• TEXT PROVIDED:
________________

Thursday, July 12, 2007

Keeping up with the Brahmins

Quick...what region does this quote refer to?

...[T]his small region with its extraordinary innovative capacity and still untapped potential can make a real difference in determining which road we go down.

Sounds like Milwaukee, but this was spoken at a recent citizen seminar at Boston College to release the latest Boston Indicators report. According to syndicated columnist and regionalism booster Neal Pierce,

[T]he Boston Indicators, spearheaded by the Boston Foundation's Charlotte Kahn, have become the gold standard for U.S. regions. They're not just boatloads of raw data; rather they're framed, topic by topic, with readable, updated analysis and available online at Any leader or citizen can get a clear, quick view of just where the region is progressing, where it's stalled, and potential cures.

The Milwaukee region has yet to develop a set of similar indicators, which means we may be missing out on insights such as this:

The Indicators show that spending on health care in Massachusetts soared 44 percent from 2001 to 2006, even in the face of stagnant population levels. State health outlays are crowding such other priorities as local and higher education, human services and needed public-transportation projects. Yet obesity and hypertension, risk factors for heart disease and type 2 diabetes, continued to rise.

________________

• STORED DATA:
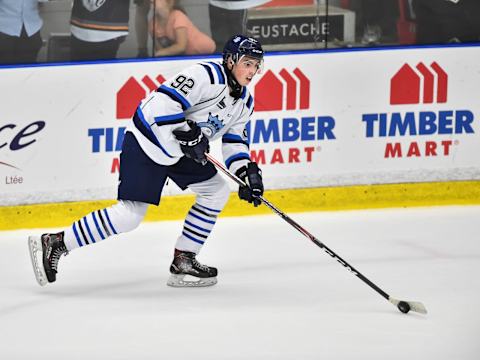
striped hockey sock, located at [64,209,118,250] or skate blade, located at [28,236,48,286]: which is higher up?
striped hockey sock, located at [64,209,118,250]

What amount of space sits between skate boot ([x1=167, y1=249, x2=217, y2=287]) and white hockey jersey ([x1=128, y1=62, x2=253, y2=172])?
0.40m

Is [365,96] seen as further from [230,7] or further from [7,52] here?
[7,52]

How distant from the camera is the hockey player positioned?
481 cm

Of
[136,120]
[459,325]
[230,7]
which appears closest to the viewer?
[459,325]

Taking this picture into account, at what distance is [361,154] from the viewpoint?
6434mm

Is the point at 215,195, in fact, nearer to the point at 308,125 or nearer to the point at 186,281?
the point at 186,281

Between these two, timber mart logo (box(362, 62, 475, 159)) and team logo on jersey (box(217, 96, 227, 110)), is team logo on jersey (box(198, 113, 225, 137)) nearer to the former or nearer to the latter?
team logo on jersey (box(217, 96, 227, 110))

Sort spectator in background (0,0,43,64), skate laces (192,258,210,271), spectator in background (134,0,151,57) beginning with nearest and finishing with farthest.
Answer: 1. skate laces (192,258,210,271)
2. spectator in background (0,0,43,64)
3. spectator in background (134,0,151,57)

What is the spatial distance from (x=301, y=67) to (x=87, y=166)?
1113 mm

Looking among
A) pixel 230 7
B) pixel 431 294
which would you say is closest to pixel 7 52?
pixel 230 7

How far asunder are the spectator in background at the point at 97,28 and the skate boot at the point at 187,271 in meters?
1.23

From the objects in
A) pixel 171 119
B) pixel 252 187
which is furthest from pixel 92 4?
pixel 252 187

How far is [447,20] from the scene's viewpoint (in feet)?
21.5

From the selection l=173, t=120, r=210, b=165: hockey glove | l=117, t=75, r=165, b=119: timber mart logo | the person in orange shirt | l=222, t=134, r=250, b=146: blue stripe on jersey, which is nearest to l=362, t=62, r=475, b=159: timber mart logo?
the person in orange shirt
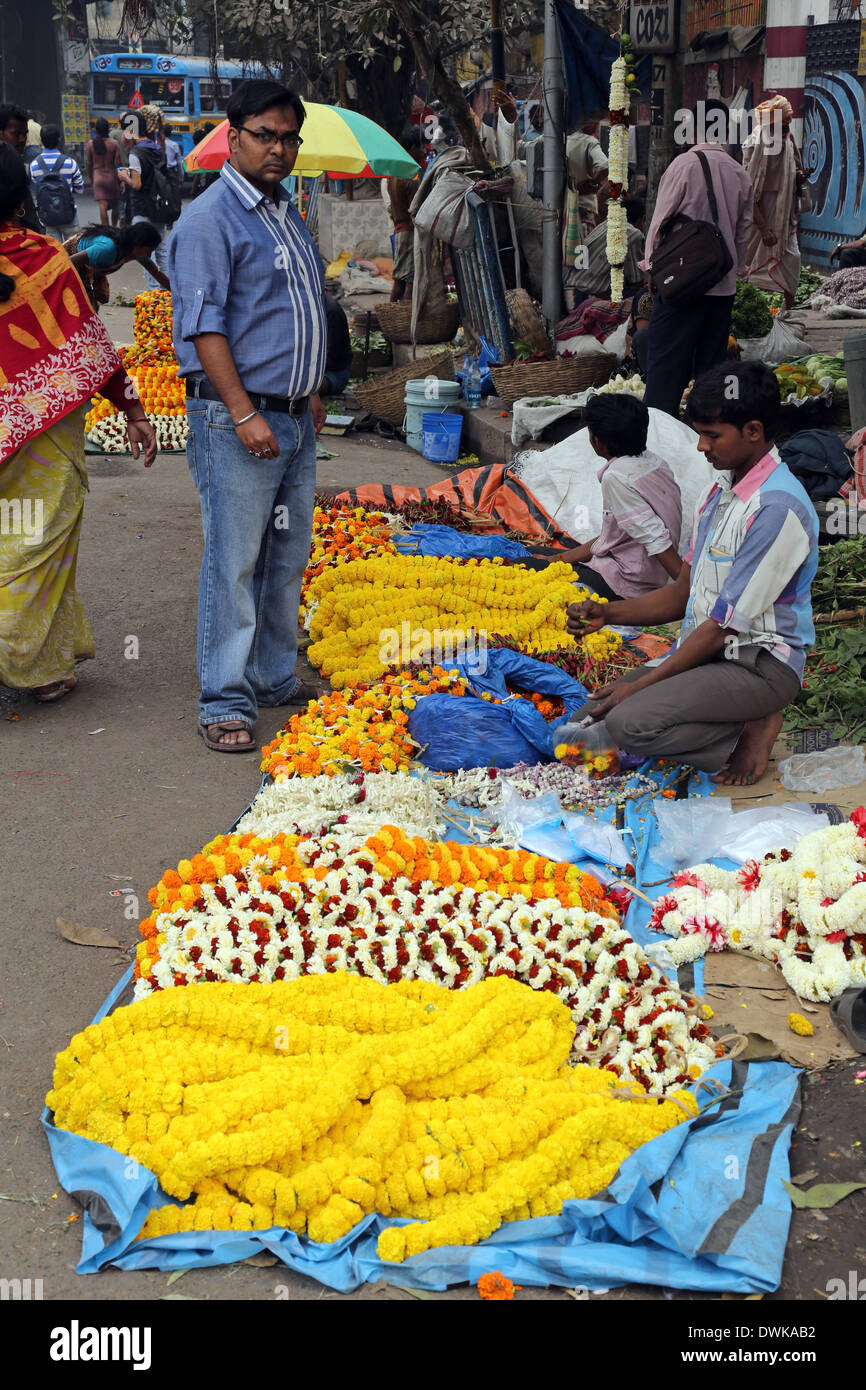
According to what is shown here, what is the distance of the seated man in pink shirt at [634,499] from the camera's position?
548cm

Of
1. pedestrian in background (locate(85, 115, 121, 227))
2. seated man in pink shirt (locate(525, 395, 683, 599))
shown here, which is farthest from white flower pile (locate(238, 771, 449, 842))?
pedestrian in background (locate(85, 115, 121, 227))

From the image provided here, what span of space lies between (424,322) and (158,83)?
25.7 meters

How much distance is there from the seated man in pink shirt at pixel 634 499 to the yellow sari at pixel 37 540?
2.16m

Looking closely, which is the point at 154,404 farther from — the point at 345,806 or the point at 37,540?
the point at 345,806

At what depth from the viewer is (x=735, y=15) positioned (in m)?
14.0

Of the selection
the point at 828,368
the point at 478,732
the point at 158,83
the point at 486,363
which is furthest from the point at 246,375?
the point at 158,83

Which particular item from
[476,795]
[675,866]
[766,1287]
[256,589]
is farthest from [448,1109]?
[256,589]

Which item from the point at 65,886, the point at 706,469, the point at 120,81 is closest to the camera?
the point at 65,886

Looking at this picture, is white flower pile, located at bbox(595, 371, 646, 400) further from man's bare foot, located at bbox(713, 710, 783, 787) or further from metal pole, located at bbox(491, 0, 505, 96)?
metal pole, located at bbox(491, 0, 505, 96)

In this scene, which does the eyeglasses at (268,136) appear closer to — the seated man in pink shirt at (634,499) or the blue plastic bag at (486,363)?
the seated man in pink shirt at (634,499)

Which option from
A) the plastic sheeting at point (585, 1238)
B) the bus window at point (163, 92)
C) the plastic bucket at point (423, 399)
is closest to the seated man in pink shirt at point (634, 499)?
the plastic sheeting at point (585, 1238)

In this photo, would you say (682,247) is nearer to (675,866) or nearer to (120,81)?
(675,866)

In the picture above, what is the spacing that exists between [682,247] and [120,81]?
30.7 metres

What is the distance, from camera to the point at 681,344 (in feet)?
23.9
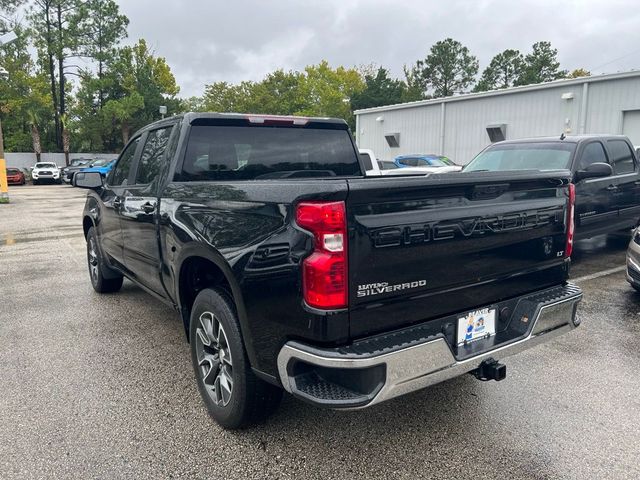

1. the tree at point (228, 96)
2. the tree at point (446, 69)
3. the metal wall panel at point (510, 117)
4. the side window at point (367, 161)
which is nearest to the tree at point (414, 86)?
the tree at point (446, 69)

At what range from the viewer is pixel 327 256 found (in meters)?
2.13

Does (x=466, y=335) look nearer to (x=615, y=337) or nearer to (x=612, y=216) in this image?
(x=615, y=337)

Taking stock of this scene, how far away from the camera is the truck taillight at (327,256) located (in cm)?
211

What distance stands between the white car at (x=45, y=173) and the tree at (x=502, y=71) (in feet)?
156

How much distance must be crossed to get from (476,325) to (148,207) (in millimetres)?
2475

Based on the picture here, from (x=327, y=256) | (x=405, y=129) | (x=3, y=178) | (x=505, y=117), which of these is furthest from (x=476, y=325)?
(x=405, y=129)

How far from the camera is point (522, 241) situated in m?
2.82

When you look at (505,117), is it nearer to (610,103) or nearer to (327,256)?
(610,103)

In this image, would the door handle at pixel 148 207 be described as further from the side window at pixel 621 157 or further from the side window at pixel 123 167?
the side window at pixel 621 157

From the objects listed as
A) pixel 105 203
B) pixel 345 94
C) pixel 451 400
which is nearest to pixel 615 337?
pixel 451 400

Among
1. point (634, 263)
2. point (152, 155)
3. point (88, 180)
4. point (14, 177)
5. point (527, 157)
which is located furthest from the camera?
point (14, 177)

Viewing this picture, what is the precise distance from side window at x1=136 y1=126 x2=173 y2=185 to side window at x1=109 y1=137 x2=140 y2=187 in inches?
13.2

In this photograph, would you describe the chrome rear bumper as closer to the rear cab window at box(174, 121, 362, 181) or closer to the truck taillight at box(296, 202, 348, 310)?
the truck taillight at box(296, 202, 348, 310)

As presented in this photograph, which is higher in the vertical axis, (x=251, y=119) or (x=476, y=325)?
(x=251, y=119)
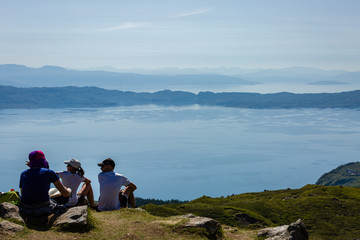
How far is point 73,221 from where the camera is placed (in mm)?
15383

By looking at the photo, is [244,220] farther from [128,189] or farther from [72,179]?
[72,179]

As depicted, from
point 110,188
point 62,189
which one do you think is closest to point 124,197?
point 110,188

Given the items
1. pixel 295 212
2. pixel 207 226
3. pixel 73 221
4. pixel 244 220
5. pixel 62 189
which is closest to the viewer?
pixel 73 221

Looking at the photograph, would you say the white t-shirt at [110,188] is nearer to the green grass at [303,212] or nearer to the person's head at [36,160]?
the person's head at [36,160]

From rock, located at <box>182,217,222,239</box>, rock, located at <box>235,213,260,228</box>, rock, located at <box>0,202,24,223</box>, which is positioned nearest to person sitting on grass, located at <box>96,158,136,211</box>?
rock, located at <box>182,217,222,239</box>

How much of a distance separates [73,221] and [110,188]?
12.2ft

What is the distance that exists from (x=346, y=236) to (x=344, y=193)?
18128mm

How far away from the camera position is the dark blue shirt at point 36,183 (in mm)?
14844

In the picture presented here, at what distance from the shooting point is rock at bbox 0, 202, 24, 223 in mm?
14938

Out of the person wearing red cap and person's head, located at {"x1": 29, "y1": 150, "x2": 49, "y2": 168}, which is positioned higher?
person's head, located at {"x1": 29, "y1": 150, "x2": 49, "y2": 168}

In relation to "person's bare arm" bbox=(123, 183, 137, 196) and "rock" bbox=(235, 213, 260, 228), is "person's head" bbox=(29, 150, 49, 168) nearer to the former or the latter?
"person's bare arm" bbox=(123, 183, 137, 196)

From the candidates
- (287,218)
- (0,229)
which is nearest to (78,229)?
(0,229)

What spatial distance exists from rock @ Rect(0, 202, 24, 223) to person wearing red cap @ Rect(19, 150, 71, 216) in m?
0.32

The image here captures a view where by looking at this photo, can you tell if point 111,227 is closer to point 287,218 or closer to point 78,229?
point 78,229
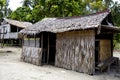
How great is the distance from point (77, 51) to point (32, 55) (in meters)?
4.43

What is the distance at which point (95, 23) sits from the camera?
10.9 metres

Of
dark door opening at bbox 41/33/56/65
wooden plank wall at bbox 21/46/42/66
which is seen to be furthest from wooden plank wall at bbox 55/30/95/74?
dark door opening at bbox 41/33/56/65

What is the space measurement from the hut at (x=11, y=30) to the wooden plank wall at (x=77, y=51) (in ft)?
66.5

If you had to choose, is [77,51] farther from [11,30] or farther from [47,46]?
[11,30]

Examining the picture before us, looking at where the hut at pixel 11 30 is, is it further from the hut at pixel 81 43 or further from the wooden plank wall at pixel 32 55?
the hut at pixel 81 43

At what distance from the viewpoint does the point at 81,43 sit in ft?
39.3

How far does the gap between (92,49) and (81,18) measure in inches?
124

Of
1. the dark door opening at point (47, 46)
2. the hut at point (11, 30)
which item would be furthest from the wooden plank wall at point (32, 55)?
the hut at point (11, 30)

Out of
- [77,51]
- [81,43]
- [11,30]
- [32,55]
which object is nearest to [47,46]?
[32,55]

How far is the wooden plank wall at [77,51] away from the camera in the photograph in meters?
11.3

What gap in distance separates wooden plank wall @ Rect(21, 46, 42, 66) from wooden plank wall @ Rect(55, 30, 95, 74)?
1570 millimetres

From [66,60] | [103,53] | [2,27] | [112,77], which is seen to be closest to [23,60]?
[66,60]

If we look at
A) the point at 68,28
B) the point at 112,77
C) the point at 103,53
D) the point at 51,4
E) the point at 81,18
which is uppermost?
the point at 51,4

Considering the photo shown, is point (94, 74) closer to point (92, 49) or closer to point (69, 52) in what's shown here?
point (92, 49)
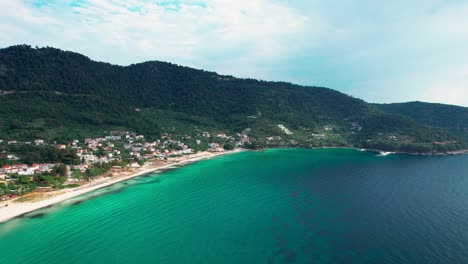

________________

• ASSIGNMENT 1:
In the text about the Boston Indicators, by how much did health care spending in Massachusetts rise from 2001 to 2006?
• ASSIGNMENT 2:
Write out the passage of the Boston Indicators text starting at "Sounds like Milwaukee, but" and ending at "and potential cures.".
• ASSIGNMENT 3:
Extend the text about the Boston Indicators, picking up after its final sentence.

• EXPECTED OUTPUT 1:
44 percent

• EXPECTED OUTPUT 2:
Sounds like Milwaukee, but this was spoken at a recent citizen seminar at Boston College to release the latest Boston Indicators report. According to syndicated columnist and regionalism booster Neal Pierce,

[T]he Boston Indicators, spearheaded by the Boston Foundation's Charlotte Kahn, have become the gold standard for U.S. regions. They're not just boatloads of raw data; rather they're framed, topic by topic, with readable, updated analysis and available online at Any leader or citizen can get a clear, quick view of just where the region is progressing, where it's stalled, and potential cures.

• EXPECTED OUTPUT 3:
"There's something wrong with this picture," notes Kahn: "We aren't aligning health spending with the actual determinants of health — 50 percent of which are all about lifestyles and another 20 percent the environment, including exposure to toxins — and only 10 percent access to doctors, clinics and hospitals."

The Milwaukee 7's strategic framework will help the region coalesce around common priorities, but we will also need a robust set of indicators to tell us whether we are making any progress toward achieving those priorities. Boston is serious about being competitive in the global economy, is Milwaukee?